La pattinatrice e la sua avventura al Palazzo del Ghiaccio di Milano.
“L’opera è compiuta. Il vanto delle metropoli mondiali è oggi vanto di Milano. Il Palazzo del Ghiaccio, sognato e plasmato nella materia, è oggi una realtà!”
È il 28 dicembre 1923.
L’edificio in via Piranesi, costruito in soli otto mesi di lavoro, contiene la più grande pista di pattinaggio al coperto mai costruita in Europa, ottava nel mondo.
Atrio con portiere in divisa guarnita di alamari, biglietteria, drappeggi in velluto rosso da superare per accedere agli sfarzosi interni, ristorante di lusso dove poter cenare – cene di gran classe – prima di raggiungere le poltrone sulle quali accomodarsi per assistere alle esibizioni in pista.
Al di sopra di tutto, 12 grandiosi lampadari per fornire una illuminazione superba.
Sfarzosi gli interni, perduti poi a causa dei bombardamenti della Seconda Guerra Mondiale.

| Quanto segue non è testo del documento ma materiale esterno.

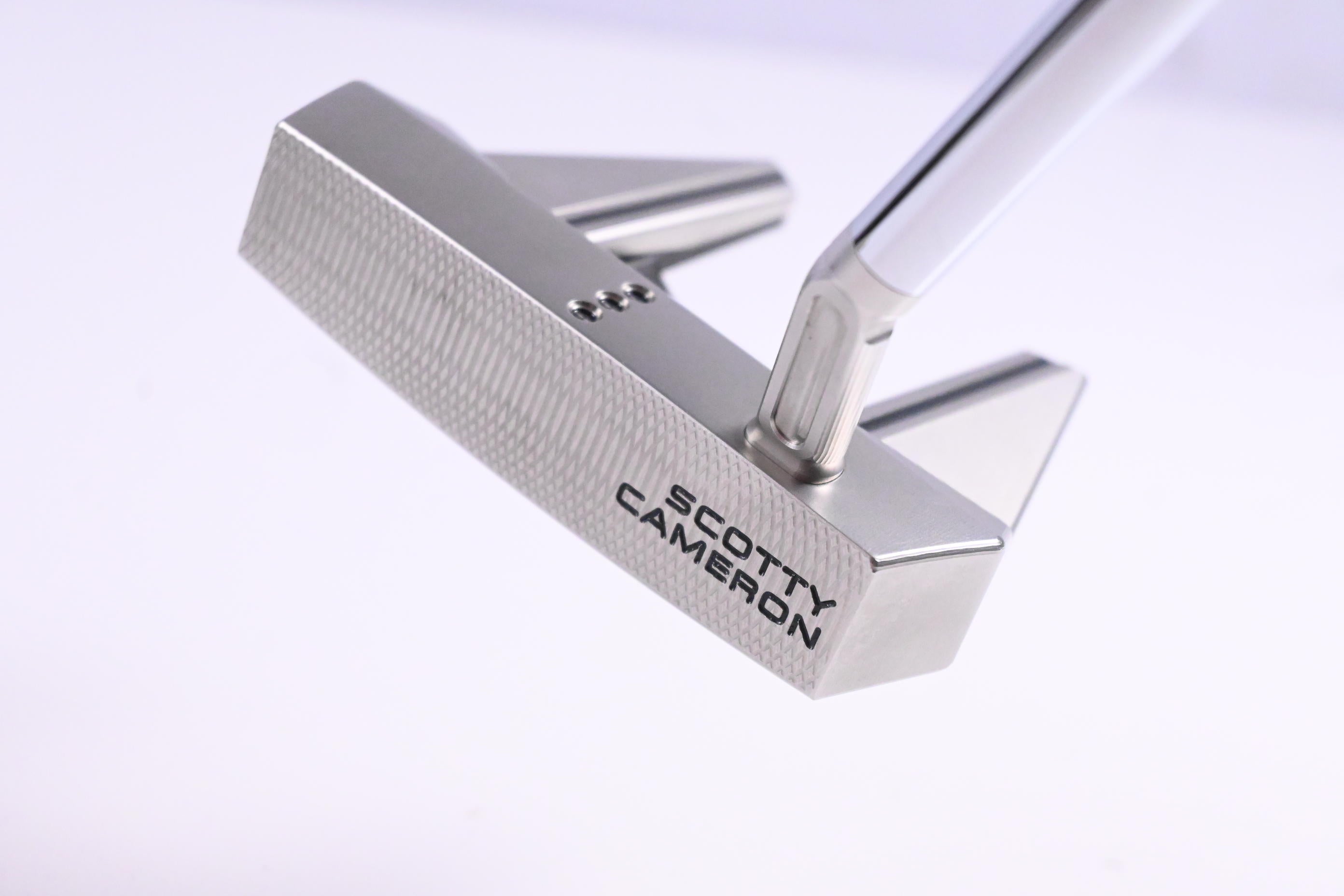 Scotty Cameron Phantom 7.5 2024 Putter / 35 Inch
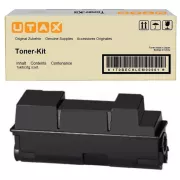 Utax 4424510010 - toner, black (schwarz )
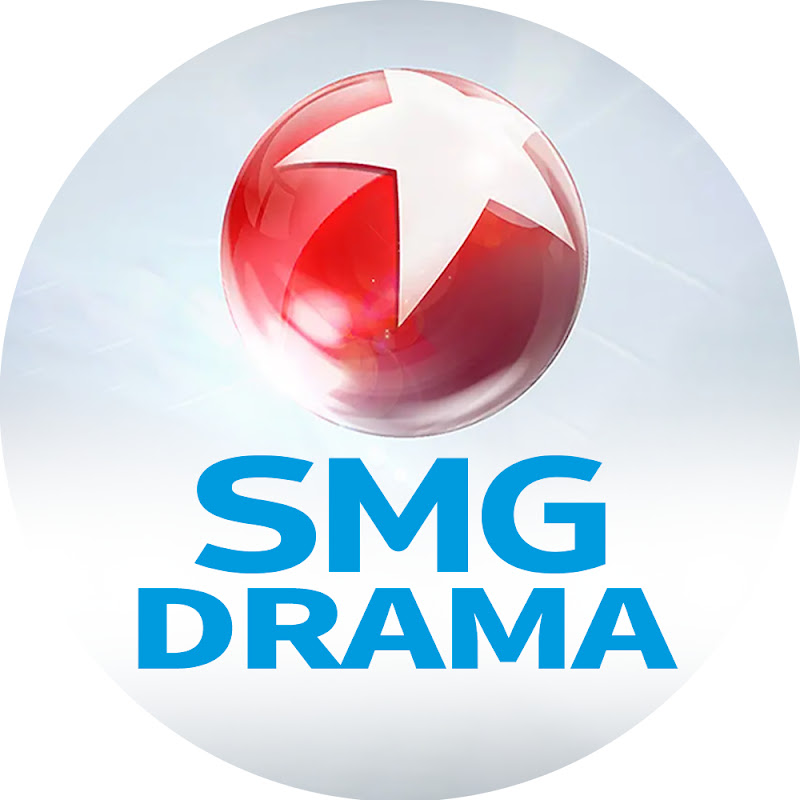 SMG电视剧 Logo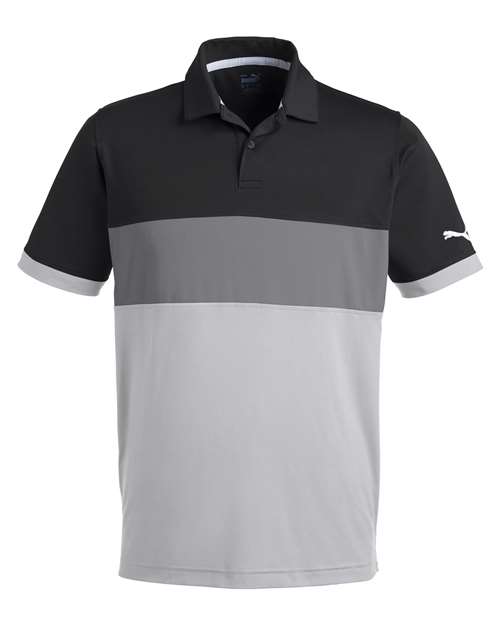 Puma Golf Men's Cloudspun Highway Polo - 538930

“Pattinare, lasciarsi andare, scivolare, è una magia, è vento, è nuvola impalpabile. E’ questo che fate provare voi, signorina. Posso offrirvi una coppa di champagne? Perché no? Suvvia, solo una coppa, del resto vi appartiene. Lo sapete che le coppe da champagne hanno la stessa forma del seno di Venere? Io credo che il vostro sia uguale. Non c’è motivo d’arrossire, siete bellissima; venite, brindiamo alla vostra bellezza.”
La pattinatrice aveva appena terminato di volteggiare e si era diretta verso l’uscita dalla pista, quando la voce di lui l’aveva raggiunta.
Lui. Guido da Verona, quarantaduenne romanziere di storie scollacciate, principe del romanzo d’appendice caratterizzato da una forte carica erotica. Alto, elegantissimo, sempre attorniato da belle donne, consueta la sua passeggiata in Galleria con i suoi due levrieri al guinzaglio.
“Accomodatevi.”
“Ma voi siete…”
“Si, sono Guido da Verona, il peccatore per eccellenza. Amo le donne, i cavalli, le belle auto, sono un dissipatore, un accanito giocatore. E sono anche uno scrittore, forse non eccellente però…” Parlava stringendo fra le dita un lungo bocchino d’avorio con l’immancabile sigaretta. L’oggetto una sorta di traforo, di merletto, che in pochi centimetri rappresentava il fianco di una montagna solcata da un sentiero che conduceva sino alla cima. Intagliate piccole figurine, uomini e donne in abiti giapponesi.
E intanto la guardava con uno sguardo intenso e magnifico.
“Io, ecco io leggo i vostri romanzi, e quello dell’altro anno “Mimì Bluette, fiore del mio giardino” ho sentito dire che ha venduto addirittura 300.000 copie!?”
“Ne gioite? Siete un’amica allora; perché in effetti ne ha gioito anche il mio editore, ma il suo entusiasmo era profanato dal sentimento del guadagno. Devo confessare anche la mia soddisfazione, scrivendo quelle pagine ho tanto amato la mia Mimì Bluette.”
Le due coppe di champagne scintillavano alla luce dei lampadari. Loro due, occhi negli occhi.
“Sapete di cosa parlerà il mio nuovo romanzo? Del ghiaccio e del fuoco che il ghiaccio sa accendere se ci si trova accanto una donna come voi, e di una montagna da scalare per raggiungere il centro del vostro piacere, e su quella montagna davanti e intorno a noi donne in kimono e io le spoglierò del loro kimono per farne il nostro giaciglio, sete preziose intessute di fili d’oro e d’argento su cui dar fremente consistenza all’atto d’amore.
E la montagna sarà di ghiaccio come il vostro sguardo di poco fa, e poi di fuoco come il vostro sguardo d’adesso.
E ora, mi concedete la vostra compagnia per un tratto di strada in questo freddo tardo pomeriggio d’inverno? Vogliamo insieme scoprire una Milano per tutti gli altri segreta?”.